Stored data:
*** Begin section ***

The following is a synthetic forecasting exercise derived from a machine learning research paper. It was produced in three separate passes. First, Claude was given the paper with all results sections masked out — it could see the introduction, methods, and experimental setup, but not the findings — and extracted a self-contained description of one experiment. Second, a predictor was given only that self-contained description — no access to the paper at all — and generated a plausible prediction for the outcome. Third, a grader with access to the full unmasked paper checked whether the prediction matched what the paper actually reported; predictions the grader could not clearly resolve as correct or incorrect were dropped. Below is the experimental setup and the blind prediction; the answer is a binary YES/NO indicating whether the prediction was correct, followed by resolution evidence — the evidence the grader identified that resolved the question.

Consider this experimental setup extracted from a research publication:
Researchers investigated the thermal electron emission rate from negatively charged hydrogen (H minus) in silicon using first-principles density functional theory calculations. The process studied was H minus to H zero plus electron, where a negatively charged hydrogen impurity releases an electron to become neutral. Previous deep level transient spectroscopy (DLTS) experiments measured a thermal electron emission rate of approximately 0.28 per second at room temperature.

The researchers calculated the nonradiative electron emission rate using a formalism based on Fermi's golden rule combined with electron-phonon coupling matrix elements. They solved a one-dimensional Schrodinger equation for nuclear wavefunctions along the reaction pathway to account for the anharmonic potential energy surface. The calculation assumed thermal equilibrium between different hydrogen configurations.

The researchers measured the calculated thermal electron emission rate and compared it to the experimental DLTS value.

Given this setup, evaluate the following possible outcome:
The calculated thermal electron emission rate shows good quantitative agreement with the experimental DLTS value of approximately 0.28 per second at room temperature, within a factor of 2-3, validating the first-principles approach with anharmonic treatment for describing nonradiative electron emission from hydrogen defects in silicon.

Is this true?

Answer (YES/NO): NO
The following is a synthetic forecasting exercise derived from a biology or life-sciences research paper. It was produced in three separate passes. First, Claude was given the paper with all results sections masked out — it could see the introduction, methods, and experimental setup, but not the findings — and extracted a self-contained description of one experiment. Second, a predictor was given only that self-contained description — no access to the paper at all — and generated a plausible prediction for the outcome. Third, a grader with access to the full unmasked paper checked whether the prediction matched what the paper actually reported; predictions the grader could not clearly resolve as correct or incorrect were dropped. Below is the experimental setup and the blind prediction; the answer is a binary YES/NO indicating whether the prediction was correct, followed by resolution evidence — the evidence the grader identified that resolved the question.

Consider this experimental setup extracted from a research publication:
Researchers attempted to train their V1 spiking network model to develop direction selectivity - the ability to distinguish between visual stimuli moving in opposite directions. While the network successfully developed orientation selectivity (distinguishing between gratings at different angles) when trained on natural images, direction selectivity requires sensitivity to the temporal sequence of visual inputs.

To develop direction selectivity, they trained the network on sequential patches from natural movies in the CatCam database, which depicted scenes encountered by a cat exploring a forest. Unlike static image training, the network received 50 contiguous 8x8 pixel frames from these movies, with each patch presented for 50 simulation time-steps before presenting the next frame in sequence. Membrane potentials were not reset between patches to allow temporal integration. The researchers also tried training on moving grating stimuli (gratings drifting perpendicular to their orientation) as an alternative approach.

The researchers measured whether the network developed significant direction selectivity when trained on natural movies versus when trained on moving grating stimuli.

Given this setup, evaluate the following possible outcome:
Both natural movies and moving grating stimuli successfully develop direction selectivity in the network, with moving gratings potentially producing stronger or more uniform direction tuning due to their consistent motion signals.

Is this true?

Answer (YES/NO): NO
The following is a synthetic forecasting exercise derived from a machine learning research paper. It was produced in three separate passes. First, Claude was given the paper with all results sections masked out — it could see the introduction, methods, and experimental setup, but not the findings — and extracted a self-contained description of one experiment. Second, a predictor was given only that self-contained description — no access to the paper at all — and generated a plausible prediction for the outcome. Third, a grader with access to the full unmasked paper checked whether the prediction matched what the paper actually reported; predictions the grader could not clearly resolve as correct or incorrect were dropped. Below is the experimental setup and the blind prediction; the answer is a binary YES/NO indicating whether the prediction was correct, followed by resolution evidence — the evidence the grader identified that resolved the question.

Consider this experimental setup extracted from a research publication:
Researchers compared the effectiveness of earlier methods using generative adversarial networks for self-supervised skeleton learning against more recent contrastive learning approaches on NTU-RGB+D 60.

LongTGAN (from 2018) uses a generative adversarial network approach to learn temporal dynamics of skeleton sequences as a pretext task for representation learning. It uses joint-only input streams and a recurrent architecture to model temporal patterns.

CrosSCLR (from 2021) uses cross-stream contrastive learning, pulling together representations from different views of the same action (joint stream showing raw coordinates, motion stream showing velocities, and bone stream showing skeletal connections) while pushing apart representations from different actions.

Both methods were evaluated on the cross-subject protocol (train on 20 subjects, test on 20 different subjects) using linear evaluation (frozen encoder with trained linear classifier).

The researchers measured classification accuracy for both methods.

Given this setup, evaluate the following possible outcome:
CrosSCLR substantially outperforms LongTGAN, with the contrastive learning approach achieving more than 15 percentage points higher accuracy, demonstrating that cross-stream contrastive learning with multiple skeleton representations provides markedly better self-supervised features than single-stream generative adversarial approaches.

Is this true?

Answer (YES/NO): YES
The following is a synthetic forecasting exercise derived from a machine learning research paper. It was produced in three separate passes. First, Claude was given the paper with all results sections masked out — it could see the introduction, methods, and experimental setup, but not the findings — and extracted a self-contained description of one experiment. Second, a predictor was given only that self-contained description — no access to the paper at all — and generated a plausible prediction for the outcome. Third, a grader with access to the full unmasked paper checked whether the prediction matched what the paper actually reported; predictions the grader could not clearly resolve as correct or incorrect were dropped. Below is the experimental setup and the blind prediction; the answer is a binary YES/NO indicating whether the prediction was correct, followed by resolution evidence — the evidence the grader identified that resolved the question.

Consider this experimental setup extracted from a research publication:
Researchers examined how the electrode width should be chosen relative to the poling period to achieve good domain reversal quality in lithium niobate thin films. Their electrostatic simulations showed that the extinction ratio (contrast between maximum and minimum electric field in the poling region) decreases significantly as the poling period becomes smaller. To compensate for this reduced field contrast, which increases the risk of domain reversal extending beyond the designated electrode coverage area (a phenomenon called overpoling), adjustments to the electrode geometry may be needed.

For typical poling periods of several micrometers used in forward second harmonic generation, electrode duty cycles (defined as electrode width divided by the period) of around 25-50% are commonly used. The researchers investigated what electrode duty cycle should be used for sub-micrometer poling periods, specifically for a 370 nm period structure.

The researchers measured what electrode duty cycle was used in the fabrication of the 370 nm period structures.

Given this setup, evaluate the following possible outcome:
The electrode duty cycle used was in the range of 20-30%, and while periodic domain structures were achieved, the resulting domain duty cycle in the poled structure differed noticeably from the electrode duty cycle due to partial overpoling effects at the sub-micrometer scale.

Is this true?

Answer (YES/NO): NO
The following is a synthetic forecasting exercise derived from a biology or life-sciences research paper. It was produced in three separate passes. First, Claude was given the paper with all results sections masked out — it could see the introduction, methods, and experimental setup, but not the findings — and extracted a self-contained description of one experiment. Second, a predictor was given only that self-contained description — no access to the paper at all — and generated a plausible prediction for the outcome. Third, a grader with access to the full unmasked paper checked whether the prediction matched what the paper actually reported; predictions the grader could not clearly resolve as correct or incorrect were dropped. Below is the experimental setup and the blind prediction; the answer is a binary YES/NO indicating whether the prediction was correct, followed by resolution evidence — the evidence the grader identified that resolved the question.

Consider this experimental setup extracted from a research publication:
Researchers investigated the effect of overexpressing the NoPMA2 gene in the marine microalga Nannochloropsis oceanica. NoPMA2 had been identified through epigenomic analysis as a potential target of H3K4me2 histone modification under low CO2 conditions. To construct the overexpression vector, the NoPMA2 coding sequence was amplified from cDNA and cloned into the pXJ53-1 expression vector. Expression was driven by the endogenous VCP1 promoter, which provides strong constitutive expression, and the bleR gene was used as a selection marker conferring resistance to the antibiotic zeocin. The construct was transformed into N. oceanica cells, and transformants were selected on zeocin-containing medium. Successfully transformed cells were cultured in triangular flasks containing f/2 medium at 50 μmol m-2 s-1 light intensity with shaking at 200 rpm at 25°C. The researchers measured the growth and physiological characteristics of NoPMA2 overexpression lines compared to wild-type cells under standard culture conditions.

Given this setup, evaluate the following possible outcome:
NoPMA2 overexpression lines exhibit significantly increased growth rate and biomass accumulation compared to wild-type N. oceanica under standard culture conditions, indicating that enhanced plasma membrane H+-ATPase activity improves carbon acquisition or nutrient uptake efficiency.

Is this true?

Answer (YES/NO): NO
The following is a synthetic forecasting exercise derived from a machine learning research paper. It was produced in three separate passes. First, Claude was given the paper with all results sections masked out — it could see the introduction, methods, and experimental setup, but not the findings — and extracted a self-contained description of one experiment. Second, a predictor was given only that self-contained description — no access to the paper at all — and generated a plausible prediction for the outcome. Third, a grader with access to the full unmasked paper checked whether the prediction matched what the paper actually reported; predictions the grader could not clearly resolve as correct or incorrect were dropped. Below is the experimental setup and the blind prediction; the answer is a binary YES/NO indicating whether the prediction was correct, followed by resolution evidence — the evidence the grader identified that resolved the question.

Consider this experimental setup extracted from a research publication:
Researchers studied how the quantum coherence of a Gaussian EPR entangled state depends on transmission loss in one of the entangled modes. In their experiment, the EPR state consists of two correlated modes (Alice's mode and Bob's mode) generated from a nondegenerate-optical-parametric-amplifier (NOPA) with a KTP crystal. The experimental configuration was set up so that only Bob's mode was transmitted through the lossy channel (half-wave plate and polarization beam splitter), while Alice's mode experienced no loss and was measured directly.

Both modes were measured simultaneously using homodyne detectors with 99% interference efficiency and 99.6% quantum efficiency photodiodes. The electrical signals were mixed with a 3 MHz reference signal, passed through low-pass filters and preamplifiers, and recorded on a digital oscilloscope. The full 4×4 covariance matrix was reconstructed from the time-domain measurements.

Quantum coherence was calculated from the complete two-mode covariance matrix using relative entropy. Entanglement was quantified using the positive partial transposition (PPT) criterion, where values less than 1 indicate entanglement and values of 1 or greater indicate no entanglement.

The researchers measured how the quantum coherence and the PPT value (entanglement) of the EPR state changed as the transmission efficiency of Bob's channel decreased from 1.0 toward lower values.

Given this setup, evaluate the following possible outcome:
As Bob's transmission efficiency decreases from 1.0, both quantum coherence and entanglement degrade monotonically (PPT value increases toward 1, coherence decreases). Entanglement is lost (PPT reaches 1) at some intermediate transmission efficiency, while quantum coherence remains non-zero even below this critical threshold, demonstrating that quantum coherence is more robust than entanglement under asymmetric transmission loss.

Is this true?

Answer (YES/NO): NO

*** End section ***

Each line of the entries above that has the word "approaches" is to be copied.

### PROBLEM SOLUTION
Researchers compared the effectiveness of earlier methods using generative adversarial networks for self-supervised skeleton learning against more recent contrastive learning approaches on NTU-RGB+D 60.
CrosSCLR substantially outperforms LongTGAN, with the contrastive learning approach achieving more than 15 percentage points higher accuracy, demonstrating that cross-stream contrastive learning with multiple skeleton representations provides markedly better self-supervised features than single-stream generative adversarial approaches.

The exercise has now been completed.